BEGIN Source material

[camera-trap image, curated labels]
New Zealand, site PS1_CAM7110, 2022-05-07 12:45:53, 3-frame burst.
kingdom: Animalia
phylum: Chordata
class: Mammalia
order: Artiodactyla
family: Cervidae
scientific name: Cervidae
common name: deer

END Source material

What this task involves:
Write every line of the entries again, word for word.

Solution:
[camera-trap image, curated labels]
New Zealand, site PS1_CAM7110, 2022-05-07 12:45:53, 3-frame burst.
kingdom: Animalia
phylum: Chordata
class: Mammalia
order: Artiodactyla
family: Cervidae
scientific name: Cervidae
common name: deer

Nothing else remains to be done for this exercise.